▶ Records shown:
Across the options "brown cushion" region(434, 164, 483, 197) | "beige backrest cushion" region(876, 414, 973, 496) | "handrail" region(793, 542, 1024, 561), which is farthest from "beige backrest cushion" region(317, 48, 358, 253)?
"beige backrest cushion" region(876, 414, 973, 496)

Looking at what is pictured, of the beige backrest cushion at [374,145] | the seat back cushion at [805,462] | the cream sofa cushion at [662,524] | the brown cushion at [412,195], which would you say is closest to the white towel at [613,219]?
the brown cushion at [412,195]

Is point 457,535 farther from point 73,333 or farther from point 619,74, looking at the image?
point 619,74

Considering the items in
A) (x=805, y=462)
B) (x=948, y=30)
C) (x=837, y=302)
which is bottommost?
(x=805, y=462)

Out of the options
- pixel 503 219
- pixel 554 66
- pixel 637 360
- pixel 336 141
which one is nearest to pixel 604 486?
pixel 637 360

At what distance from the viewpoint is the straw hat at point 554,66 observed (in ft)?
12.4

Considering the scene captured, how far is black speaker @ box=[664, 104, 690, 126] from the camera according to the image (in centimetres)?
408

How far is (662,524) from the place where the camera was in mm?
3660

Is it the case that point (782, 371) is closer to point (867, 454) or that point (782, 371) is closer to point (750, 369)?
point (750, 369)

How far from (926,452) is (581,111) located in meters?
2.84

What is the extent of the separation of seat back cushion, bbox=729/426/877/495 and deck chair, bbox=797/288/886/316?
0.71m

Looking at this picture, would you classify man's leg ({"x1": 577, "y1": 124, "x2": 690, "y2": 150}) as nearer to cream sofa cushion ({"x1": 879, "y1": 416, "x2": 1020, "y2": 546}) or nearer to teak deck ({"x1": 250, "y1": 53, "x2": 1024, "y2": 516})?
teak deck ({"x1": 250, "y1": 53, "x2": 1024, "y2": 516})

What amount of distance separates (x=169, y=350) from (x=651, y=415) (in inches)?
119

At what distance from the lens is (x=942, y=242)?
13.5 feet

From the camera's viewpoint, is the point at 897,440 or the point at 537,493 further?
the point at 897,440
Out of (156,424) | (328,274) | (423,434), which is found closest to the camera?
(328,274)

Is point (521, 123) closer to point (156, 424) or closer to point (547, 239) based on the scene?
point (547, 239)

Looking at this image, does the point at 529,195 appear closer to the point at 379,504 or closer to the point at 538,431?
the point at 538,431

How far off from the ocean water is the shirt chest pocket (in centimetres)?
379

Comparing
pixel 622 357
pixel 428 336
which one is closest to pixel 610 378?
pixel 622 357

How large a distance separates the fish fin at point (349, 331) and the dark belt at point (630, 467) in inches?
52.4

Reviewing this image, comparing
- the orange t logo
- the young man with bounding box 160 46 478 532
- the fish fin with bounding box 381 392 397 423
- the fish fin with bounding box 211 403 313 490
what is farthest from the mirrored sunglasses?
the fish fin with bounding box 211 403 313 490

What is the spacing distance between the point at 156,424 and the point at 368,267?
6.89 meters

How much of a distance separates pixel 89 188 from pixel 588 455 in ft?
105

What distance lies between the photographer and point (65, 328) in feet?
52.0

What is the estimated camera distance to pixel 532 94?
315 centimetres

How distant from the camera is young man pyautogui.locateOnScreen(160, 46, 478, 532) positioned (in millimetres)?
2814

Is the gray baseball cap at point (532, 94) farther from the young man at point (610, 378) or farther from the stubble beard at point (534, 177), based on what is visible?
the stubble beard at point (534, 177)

▶ What you have to do:
Could you reproduce all of the entries above word for word, keeping every line unchanged?

▶ Written solution:
Across the options "brown cushion" region(434, 164, 483, 197) | "beige backrest cushion" region(876, 414, 973, 496) | "handrail" region(793, 542, 1024, 561), which is farthest from "beige backrest cushion" region(317, 48, 358, 253)?
"beige backrest cushion" region(876, 414, 973, 496)

Looking at what is pictured, of the beige backrest cushion at [374,145] | the seat back cushion at [805,462] | the cream sofa cushion at [662,524] | the brown cushion at [412,195], which would you say is closest to the white towel at [613,219]?
the brown cushion at [412,195]

Is point 457,535 farther from point 73,333 or farther from point 619,74, looking at the image?
point 619,74

Considering the items in
A) (x=805, y=462)
B) (x=948, y=30)
C) (x=837, y=302)
which is bottommost?
(x=805, y=462)

Out of the options
- pixel 503 219
- pixel 554 66
- pixel 637 360
- pixel 336 141
which one is nearest to pixel 604 486?
pixel 637 360

At what distance from the viewpoint is the straw hat at point 554,66 observed (in ft)?
12.4

Considering the scene captured, how far is black speaker @ box=[664, 104, 690, 126] from the camera according to the image (in centimetres)?
408

How far is (662,524) from the place where the camera was in mm?
3660

Is it the case that point (782, 371) is closer to point (867, 454) or that point (782, 371) is closer to point (750, 369)?
point (750, 369)

How far from (926,452) is (581,111) located in meters?
2.84

What is the extent of the separation of seat back cushion, bbox=729/426/877/495 and deck chair, bbox=797/288/886/316?
0.71m

Looking at this picture, would you classify man's leg ({"x1": 577, "y1": 124, "x2": 690, "y2": 150}) as nearer to cream sofa cushion ({"x1": 879, "y1": 416, "x2": 1020, "y2": 546}) or nearer to teak deck ({"x1": 250, "y1": 53, "x2": 1024, "y2": 516})?
teak deck ({"x1": 250, "y1": 53, "x2": 1024, "y2": 516})

What amount of distance separates (x=169, y=350) from (x=651, y=415) (in inches)?
119

At what distance from the lens is (x=942, y=242)?
13.5 feet

From the camera's viewpoint, is the point at 897,440 or the point at 537,493 further?
the point at 897,440
Out of (156,424) | (328,274) | (423,434), which is found closest to the camera?
(328,274)

Is point (521, 123) closer to point (156, 424) or closer to point (547, 239) based on the scene?
point (547, 239)

Looking at this image, does the point at 529,195 appear closer to the point at 379,504 or closer to the point at 538,431?
the point at 538,431

How far off from the ocean water is the shirt chest pocket (in centimetres)?
379

Comparing
pixel 622 357
pixel 428 336
which one is closest to pixel 610 378?
pixel 622 357

How large a distance separates the fish fin at point (349, 331) and the dark belt at point (630, 467) in inches?
52.4

Reviewing this image, comparing
- the orange t logo
- the young man with bounding box 160 46 478 532
- the fish fin with bounding box 381 392 397 423
- the fish fin with bounding box 211 403 313 490
what is farthest from the mirrored sunglasses?
the fish fin with bounding box 211 403 313 490

What is the spacing distance between the point at 156,424 and the point at 368,267?
6.89 meters

How much of a distance separates pixel 89 188 from pixel 588 455 in ft?
105

What distance lies between the photographer and point (65, 328) in feet?
52.0

What is the estimated camera distance to pixel 532 94?
315 centimetres

How distant from the camera is young man pyautogui.locateOnScreen(160, 46, 478, 532) positioned (in millimetres)?
2814

Is the gray baseball cap at point (532, 94) farther from the young man at point (610, 378) or farther from the stubble beard at point (534, 177), based on what is visible?
the stubble beard at point (534, 177)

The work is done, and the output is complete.